## [Righe elencate]
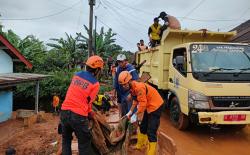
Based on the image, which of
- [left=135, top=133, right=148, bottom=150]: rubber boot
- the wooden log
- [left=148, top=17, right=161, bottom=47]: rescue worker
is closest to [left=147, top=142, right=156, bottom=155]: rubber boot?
[left=135, top=133, right=148, bottom=150]: rubber boot

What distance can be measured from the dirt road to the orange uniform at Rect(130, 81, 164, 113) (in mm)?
1275

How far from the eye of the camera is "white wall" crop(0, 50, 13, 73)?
11.5 meters

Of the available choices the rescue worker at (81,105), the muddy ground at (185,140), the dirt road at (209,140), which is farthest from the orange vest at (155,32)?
the rescue worker at (81,105)

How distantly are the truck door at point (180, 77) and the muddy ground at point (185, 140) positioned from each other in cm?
73

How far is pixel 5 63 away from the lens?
11836 mm

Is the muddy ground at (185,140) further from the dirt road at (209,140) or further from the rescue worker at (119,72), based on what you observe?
the rescue worker at (119,72)

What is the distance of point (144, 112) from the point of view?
553 centimetres

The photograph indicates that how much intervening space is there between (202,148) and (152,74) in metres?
3.45

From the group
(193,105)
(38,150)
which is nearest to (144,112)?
(193,105)

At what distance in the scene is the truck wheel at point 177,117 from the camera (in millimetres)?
7039

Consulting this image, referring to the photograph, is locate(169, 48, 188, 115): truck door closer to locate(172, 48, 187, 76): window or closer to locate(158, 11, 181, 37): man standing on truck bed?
locate(172, 48, 187, 76): window

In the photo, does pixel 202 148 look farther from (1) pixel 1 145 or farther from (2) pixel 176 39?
(1) pixel 1 145

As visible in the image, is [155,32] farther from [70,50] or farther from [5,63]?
[70,50]

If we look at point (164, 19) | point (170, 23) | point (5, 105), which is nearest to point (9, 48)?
point (5, 105)
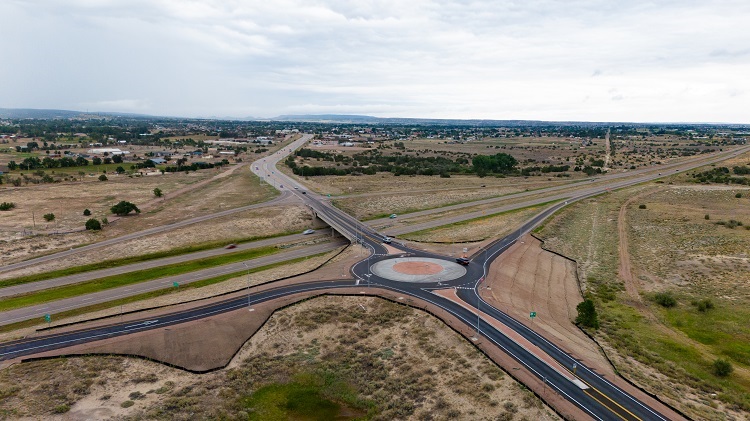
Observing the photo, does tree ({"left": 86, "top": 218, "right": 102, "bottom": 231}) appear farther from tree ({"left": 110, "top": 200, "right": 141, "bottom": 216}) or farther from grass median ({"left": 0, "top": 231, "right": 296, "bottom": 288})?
grass median ({"left": 0, "top": 231, "right": 296, "bottom": 288})

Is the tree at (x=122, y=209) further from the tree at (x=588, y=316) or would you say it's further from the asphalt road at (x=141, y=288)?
the tree at (x=588, y=316)

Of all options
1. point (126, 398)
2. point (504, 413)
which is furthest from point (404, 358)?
point (126, 398)

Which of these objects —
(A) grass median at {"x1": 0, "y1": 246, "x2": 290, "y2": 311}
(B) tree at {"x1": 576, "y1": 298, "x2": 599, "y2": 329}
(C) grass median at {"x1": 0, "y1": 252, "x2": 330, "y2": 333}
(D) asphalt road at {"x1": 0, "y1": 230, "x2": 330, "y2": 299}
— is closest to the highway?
(C) grass median at {"x1": 0, "y1": 252, "x2": 330, "y2": 333}

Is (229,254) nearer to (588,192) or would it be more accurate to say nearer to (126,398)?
(126,398)

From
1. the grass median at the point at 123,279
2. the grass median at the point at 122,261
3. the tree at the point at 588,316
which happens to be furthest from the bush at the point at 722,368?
the grass median at the point at 122,261

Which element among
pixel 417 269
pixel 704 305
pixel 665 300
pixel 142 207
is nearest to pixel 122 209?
pixel 142 207
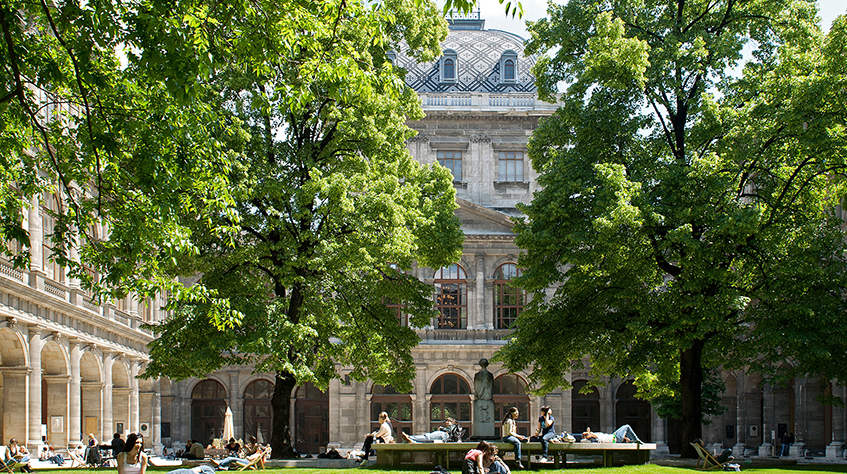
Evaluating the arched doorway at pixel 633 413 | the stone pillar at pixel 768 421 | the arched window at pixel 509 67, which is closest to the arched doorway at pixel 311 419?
the arched doorway at pixel 633 413

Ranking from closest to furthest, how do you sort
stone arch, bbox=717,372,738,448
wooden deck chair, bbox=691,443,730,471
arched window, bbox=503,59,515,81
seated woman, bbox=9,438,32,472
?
wooden deck chair, bbox=691,443,730,471 → seated woman, bbox=9,438,32,472 → stone arch, bbox=717,372,738,448 → arched window, bbox=503,59,515,81

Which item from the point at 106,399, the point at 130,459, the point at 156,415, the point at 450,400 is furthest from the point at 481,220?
the point at 130,459

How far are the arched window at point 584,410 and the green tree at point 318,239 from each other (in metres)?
21.6

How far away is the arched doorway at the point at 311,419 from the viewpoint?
4450 centimetres

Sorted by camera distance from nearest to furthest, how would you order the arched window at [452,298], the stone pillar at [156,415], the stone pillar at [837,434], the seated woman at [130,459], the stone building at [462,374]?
the seated woman at [130,459], the stone pillar at [837,434], the stone building at [462,374], the stone pillar at [156,415], the arched window at [452,298]

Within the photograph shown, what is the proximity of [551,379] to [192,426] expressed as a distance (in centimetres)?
2532

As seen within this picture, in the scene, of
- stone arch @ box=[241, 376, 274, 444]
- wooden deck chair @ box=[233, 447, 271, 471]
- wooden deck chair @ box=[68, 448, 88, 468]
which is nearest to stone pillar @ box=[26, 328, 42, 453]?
wooden deck chair @ box=[68, 448, 88, 468]

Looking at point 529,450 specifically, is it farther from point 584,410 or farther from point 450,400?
point 584,410

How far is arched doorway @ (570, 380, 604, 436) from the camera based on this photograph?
44719mm

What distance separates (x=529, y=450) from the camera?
1930 cm

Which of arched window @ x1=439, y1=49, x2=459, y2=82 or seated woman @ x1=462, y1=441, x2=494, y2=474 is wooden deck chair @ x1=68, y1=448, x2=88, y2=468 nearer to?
seated woman @ x1=462, y1=441, x2=494, y2=474

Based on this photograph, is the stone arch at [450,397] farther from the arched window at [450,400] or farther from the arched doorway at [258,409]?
the arched doorway at [258,409]

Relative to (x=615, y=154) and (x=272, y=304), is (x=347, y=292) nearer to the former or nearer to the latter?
(x=272, y=304)

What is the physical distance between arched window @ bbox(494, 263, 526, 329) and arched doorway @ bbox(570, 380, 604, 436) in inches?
180
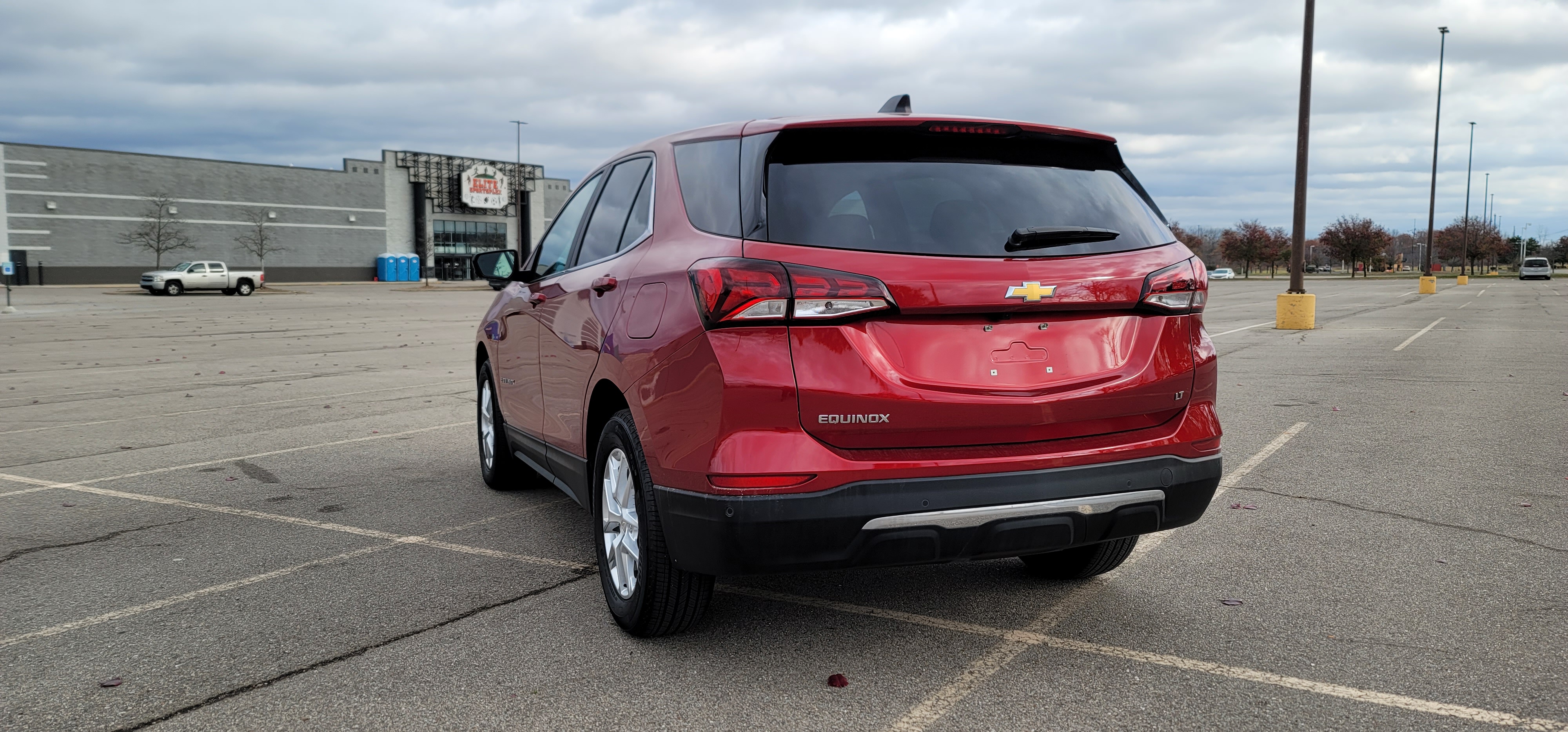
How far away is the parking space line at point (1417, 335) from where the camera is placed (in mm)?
16125

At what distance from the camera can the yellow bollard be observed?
20.2 meters

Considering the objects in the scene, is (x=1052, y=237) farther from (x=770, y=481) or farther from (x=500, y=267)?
(x=500, y=267)

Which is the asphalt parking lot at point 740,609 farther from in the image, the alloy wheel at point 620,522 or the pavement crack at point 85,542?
the alloy wheel at point 620,522

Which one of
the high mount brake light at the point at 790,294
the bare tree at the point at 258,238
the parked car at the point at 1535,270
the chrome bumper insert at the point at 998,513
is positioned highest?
the bare tree at the point at 258,238

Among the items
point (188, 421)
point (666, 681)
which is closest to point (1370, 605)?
point (666, 681)

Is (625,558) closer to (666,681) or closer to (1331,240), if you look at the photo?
(666,681)

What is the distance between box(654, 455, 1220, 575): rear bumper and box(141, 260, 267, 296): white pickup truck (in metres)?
50.6

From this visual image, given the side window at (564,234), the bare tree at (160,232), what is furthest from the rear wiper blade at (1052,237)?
the bare tree at (160,232)

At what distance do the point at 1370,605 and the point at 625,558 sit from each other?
271cm

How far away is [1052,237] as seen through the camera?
11.0 feet

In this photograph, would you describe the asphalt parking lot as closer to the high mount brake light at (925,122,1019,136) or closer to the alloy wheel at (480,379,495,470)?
the alloy wheel at (480,379,495,470)

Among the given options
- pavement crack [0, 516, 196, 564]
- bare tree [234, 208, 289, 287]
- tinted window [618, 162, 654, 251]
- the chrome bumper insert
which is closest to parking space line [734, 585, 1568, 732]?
the chrome bumper insert

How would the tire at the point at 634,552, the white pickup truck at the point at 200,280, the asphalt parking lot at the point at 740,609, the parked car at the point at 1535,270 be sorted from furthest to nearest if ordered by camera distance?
1. the parked car at the point at 1535,270
2. the white pickup truck at the point at 200,280
3. the tire at the point at 634,552
4. the asphalt parking lot at the point at 740,609

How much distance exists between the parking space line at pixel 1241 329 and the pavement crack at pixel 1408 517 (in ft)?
41.7
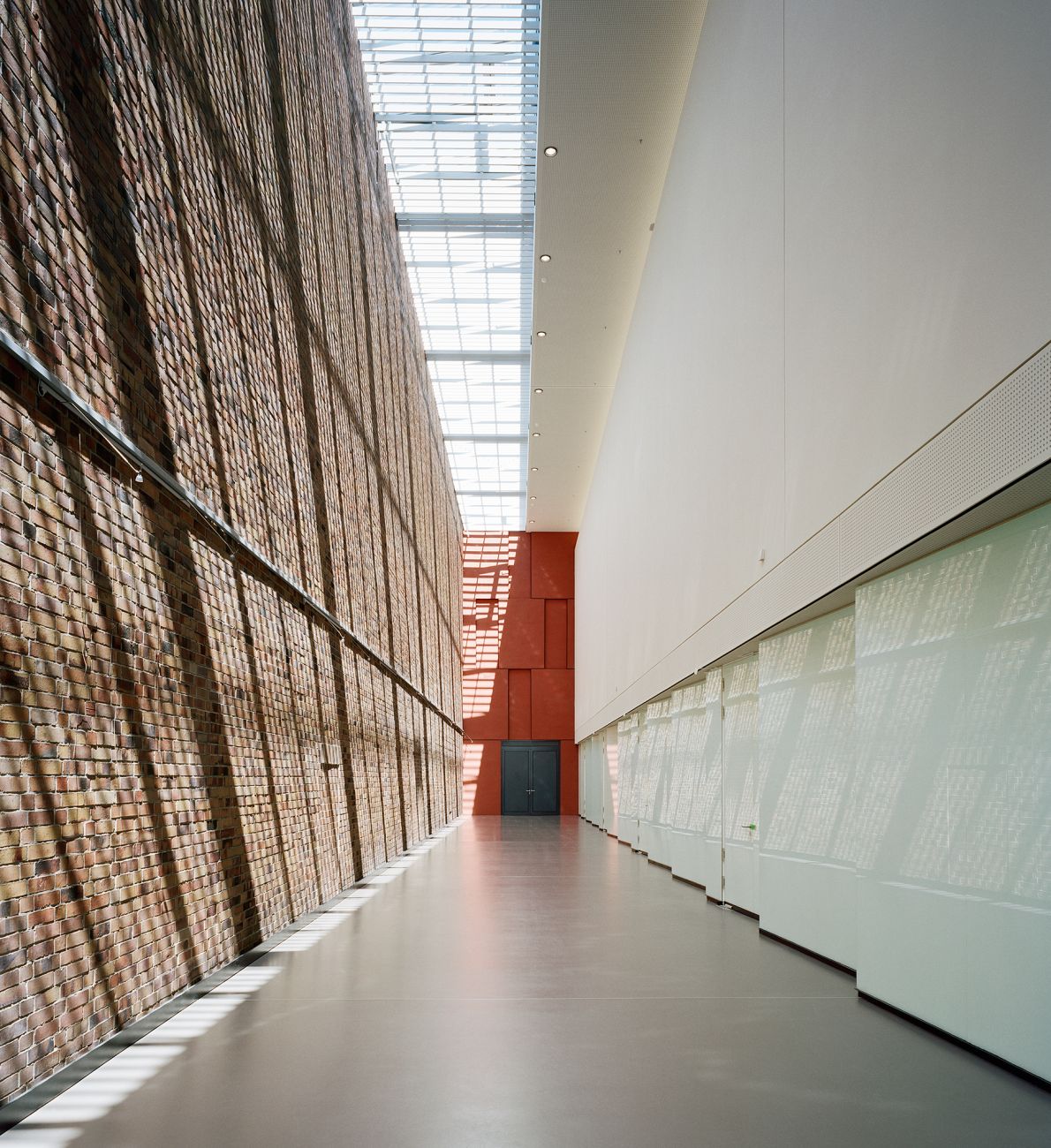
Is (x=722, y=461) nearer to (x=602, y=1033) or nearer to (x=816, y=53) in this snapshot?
(x=816, y=53)

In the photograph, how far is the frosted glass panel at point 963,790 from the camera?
15.9 feet

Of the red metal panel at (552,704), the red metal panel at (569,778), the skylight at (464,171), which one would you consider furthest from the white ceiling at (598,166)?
the red metal panel at (569,778)

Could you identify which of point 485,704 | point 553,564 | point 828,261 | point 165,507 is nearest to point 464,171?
point 828,261

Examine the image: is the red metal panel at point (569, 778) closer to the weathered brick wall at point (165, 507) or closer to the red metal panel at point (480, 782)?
the red metal panel at point (480, 782)

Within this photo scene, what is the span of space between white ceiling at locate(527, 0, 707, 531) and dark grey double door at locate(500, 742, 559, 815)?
15440mm

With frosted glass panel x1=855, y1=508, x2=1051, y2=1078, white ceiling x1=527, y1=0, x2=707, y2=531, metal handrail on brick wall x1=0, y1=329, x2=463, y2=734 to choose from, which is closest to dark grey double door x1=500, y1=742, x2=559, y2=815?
white ceiling x1=527, y1=0, x2=707, y2=531

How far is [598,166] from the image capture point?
50.2ft

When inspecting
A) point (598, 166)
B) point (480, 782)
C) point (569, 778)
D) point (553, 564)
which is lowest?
point (480, 782)

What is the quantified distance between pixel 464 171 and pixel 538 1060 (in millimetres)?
15520

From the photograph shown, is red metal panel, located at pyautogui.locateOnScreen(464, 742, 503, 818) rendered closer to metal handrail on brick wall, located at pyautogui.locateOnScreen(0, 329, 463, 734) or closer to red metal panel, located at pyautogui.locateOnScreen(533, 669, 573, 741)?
red metal panel, located at pyautogui.locateOnScreen(533, 669, 573, 741)

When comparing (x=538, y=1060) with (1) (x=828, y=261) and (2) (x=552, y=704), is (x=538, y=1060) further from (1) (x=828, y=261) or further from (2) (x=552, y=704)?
(2) (x=552, y=704)

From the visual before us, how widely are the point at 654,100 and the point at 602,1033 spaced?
1211cm

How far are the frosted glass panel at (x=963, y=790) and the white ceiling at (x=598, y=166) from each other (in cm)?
890

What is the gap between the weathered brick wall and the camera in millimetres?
4273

## [Requisiti]
Puoi riscrivere tutto, dalla riga che contiene "Within this photo" fino alla fine delle righe, scambiando "frosted glass panel" con "etched glass panel" e lasciando invariato il resto?

## [Risultato]
Within this photo scene, what is the span of space between white ceiling at locate(527, 0, 707, 531) and dark grey double door at locate(500, 742, 559, 815)?
15440mm

With etched glass panel x1=855, y1=508, x2=1051, y2=1078, white ceiling x1=527, y1=0, x2=707, y2=531, metal handrail on brick wall x1=0, y1=329, x2=463, y2=734 to choose from, which is closest to dark grey double door x1=500, y1=742, x2=559, y2=815?
white ceiling x1=527, y1=0, x2=707, y2=531

How far is [598,166] from the image capture point?
50.2ft

When inspecting
A) point (598, 166)
B) point (480, 782)
C) point (569, 778)
D) point (553, 564)
which is lowest?
point (480, 782)

What is the quantified distance between pixel 464 171 and pixel 538 1060 (in millimetres)?
15520

From the photograph shown, is red metal panel, located at pyautogui.locateOnScreen(464, 742, 503, 818) rendered closer to metal handrail on brick wall, located at pyautogui.locateOnScreen(0, 329, 463, 734) or closer to red metal panel, located at pyautogui.locateOnScreen(533, 669, 573, 741)?
red metal panel, located at pyautogui.locateOnScreen(533, 669, 573, 741)

When comparing (x=538, y=1060) with (1) (x=828, y=261) and (2) (x=552, y=704), is (x=538, y=1060) further from (1) (x=828, y=261) or further from (2) (x=552, y=704)?
(2) (x=552, y=704)

From the visual before us, how widely are the point at 654,100 and the point at 602,1033 spaced?
1211cm

How far are the etched glass panel at (x=963, y=790) and the white ceiling at (x=598, y=166) from each other (in cm)?
890

What is the gap between the weathered brick wall and the camera in millimetres?
4273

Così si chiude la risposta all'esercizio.